Saved entries
********************

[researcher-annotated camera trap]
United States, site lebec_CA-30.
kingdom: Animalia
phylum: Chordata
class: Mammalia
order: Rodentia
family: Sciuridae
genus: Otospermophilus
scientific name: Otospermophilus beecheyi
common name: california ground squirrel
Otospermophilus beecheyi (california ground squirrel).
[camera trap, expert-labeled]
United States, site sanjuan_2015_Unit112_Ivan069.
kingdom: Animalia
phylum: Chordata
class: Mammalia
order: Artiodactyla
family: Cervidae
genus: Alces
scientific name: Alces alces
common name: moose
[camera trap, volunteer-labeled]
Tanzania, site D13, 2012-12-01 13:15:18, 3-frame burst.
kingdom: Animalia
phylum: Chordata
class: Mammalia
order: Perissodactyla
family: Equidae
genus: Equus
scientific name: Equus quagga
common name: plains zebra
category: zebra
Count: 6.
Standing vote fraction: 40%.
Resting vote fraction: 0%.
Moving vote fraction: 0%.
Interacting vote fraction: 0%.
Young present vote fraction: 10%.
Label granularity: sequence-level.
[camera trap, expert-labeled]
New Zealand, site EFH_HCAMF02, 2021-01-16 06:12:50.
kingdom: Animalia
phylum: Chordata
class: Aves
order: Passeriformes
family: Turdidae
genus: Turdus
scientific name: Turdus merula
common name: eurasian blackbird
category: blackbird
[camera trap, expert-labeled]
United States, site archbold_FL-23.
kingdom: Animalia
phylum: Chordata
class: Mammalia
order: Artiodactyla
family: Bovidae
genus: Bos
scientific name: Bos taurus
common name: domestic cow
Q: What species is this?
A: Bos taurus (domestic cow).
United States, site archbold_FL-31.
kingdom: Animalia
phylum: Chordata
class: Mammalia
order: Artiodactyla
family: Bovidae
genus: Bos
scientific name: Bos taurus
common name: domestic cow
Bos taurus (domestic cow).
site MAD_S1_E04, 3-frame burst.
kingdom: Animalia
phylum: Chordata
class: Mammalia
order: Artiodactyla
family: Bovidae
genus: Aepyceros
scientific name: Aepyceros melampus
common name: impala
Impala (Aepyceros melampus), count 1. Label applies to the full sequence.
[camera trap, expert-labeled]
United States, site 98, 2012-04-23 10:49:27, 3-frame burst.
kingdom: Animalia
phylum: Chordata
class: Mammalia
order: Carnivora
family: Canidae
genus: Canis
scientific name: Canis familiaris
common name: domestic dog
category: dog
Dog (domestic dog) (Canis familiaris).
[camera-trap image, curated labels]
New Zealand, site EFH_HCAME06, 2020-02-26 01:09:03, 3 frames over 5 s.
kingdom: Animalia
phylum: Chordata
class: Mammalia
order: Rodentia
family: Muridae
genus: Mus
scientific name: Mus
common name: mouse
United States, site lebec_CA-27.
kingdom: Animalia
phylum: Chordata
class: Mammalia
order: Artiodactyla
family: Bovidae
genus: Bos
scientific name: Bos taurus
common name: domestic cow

********************

» **Assignment**
With "United" as the string to look for, count the matching lines in the entries above and report only the number.

» **Answer section**
6